What needs to be done | Copy the listing below verbatim, keeping every line and its line breaks.

Stored data |
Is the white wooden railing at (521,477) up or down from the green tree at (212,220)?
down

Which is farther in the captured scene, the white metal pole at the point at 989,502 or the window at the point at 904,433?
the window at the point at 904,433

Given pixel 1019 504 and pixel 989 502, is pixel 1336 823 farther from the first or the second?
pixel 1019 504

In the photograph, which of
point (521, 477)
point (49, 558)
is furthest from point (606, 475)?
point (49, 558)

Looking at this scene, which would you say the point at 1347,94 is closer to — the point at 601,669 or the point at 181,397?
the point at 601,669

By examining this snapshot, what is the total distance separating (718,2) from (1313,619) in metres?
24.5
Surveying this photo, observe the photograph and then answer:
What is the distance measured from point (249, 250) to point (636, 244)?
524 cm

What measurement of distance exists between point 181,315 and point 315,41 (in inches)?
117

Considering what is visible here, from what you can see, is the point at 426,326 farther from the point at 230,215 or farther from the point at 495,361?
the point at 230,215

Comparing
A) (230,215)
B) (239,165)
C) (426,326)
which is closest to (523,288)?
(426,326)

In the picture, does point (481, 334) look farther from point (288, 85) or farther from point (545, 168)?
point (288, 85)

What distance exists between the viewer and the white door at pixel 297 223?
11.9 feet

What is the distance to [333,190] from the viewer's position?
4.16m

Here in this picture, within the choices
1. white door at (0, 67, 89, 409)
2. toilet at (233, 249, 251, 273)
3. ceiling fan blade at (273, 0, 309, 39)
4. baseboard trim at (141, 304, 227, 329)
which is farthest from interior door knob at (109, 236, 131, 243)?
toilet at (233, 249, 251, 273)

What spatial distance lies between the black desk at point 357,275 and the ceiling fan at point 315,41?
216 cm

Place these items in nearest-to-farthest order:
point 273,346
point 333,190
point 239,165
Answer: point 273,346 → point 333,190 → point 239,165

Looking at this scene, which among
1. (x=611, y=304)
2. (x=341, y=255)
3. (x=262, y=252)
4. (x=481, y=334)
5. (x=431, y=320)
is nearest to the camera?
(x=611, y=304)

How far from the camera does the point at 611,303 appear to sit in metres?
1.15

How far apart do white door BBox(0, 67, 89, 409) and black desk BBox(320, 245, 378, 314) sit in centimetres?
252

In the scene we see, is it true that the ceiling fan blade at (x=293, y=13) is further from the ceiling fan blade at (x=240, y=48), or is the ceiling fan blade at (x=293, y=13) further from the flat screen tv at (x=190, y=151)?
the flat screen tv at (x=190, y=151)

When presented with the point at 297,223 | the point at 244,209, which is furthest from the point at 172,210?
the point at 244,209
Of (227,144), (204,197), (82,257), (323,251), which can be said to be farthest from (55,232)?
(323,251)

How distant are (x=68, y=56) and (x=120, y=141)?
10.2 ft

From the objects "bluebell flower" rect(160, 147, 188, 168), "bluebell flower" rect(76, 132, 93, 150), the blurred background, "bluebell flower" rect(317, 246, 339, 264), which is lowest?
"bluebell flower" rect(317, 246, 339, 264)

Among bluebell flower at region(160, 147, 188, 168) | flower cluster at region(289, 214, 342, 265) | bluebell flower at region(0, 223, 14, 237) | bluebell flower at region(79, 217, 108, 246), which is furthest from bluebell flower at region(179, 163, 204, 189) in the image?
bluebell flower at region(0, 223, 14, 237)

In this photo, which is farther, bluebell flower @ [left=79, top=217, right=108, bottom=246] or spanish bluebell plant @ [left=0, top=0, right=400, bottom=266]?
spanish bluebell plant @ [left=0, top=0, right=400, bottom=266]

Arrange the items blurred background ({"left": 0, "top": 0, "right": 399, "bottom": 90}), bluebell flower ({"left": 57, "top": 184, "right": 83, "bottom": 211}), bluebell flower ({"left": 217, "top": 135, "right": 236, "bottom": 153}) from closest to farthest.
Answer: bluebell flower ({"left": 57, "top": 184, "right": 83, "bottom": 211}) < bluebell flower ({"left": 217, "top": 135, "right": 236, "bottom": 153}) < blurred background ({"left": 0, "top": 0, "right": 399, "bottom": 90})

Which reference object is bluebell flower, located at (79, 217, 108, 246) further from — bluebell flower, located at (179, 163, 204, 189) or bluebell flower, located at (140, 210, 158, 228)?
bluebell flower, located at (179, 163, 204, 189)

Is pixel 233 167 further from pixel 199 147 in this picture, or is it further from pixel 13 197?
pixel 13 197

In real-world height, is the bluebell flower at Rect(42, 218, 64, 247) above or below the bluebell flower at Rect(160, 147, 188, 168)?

Completed task |
Is the white wooden railing at (521,477) up or down from the green tree at (212,220)?
down

Which is farther in the captured scene, the white metal pole at the point at 989,502 or the window at the point at 904,433?
the window at the point at 904,433

Given pixel 1019 504 and pixel 989 502, is pixel 1336 823 farther from the first or the second?
pixel 1019 504

In the photograph, which of
point (521, 477)
point (49, 558)
is furthest from point (606, 475)?
point (49, 558)

Looking at this scene, which would you say the point at 1347,94 is closer to — the point at 601,669 or the point at 181,397?
the point at 601,669

By examining this snapshot, what is the total distance separating (718,2) from (1313,619) in metres?
24.5
Surveying this photo, observe the photograph and then answer:
What is the distance measured from point (249, 250) to point (636, 244)?
524 cm

What measurement of distance exists between point 181,315 and point 315,41 (in inches)?
117

Considering what is visible here, from what you can see, is the point at 426,326 farther from the point at 230,215 or farther from the point at 495,361?
the point at 230,215

Comparing
A) (230,215)
B) (239,165)
C) (426,326)
which is closest to (523,288)?
(426,326)

In the picture, does point (481, 334) look farther from point (288, 85) or farther from point (545, 168)?
point (288, 85)

What distance exists between the viewer and the white door at pixel 297 223?
11.9 feet

What is the distance to [333,190] from the viewer's position?
4.16m

Here in this picture, within the choices
1. white door at (0, 67, 89, 409)
2. toilet at (233, 249, 251, 273)
3. ceiling fan blade at (273, 0, 309, 39)
4. baseboard trim at (141, 304, 227, 329)
which is farthest from interior door knob at (109, 236, 131, 243)?
toilet at (233, 249, 251, 273)

What spatial distance lies between the black desk at point 357,275 and the ceiling fan at point 315,41?
216 cm

Place these items in nearest-to-farthest order:
point 273,346
point 333,190
point 239,165
Answer: point 273,346 → point 333,190 → point 239,165

Looking at this scene, which among
1. (x=611, y=304)
2. (x=341, y=255)
3. (x=262, y=252)
4. (x=481, y=334)
5. (x=431, y=320)
is nearest to the camera?
(x=611, y=304)

How far from the camera does the point at 611,303 appear to sit in metres?
1.15

How far apart do white door BBox(0, 67, 89, 409) and black desk BBox(320, 245, 378, 314) sit in centimetres?
252

In the scene we see, is it true that the ceiling fan blade at (x=293, y=13) is further from the ceiling fan blade at (x=240, y=48), or is the ceiling fan blade at (x=293, y=13) further from the flat screen tv at (x=190, y=151)?
the flat screen tv at (x=190, y=151)

When presented with the point at 297,223 | the point at 244,209, which is furthest from the point at 172,210?
the point at 244,209
Of (227,144), (204,197), (82,257), (323,251), which can be said to be farthest from (55,232)?
(323,251)

How distant are (x=68, y=56) and (x=120, y=141)?
10.2 ft

From the objects "bluebell flower" rect(160, 147, 188, 168), "bluebell flower" rect(76, 132, 93, 150), the blurred background, "bluebell flower" rect(317, 246, 339, 264), which is lowest?
"bluebell flower" rect(317, 246, 339, 264)

Among bluebell flower at region(160, 147, 188, 168) | flower cluster at region(289, 214, 342, 265) | bluebell flower at region(0, 223, 14, 237) | bluebell flower at region(79, 217, 108, 246), which is furthest from bluebell flower at region(179, 163, 204, 189) in the image?
bluebell flower at region(0, 223, 14, 237)

In this photo, which is farther, bluebell flower @ [left=79, top=217, right=108, bottom=246] or spanish bluebell plant @ [left=0, top=0, right=400, bottom=266]?
spanish bluebell plant @ [left=0, top=0, right=400, bottom=266]

Arrange the items blurred background ({"left": 0, "top": 0, "right": 399, "bottom": 90}), bluebell flower ({"left": 57, "top": 184, "right": 83, "bottom": 211}), bluebell flower ({"left": 217, "top": 135, "right": 236, "bottom": 153}) from closest to farthest.
Answer: bluebell flower ({"left": 57, "top": 184, "right": 83, "bottom": 211}) < bluebell flower ({"left": 217, "top": 135, "right": 236, "bottom": 153}) < blurred background ({"left": 0, "top": 0, "right": 399, "bottom": 90})

Which reference object is bluebell flower, located at (79, 217, 108, 246) further from — bluebell flower, located at (179, 163, 204, 189) or bluebell flower, located at (140, 210, 158, 228)?
bluebell flower, located at (179, 163, 204, 189)

Is pixel 233 167 further from pixel 199 147 in this picture, or is it further from pixel 13 197?
pixel 13 197

In real-world height, is the bluebell flower at Rect(42, 218, 64, 247) above or below the bluebell flower at Rect(160, 147, 188, 168)?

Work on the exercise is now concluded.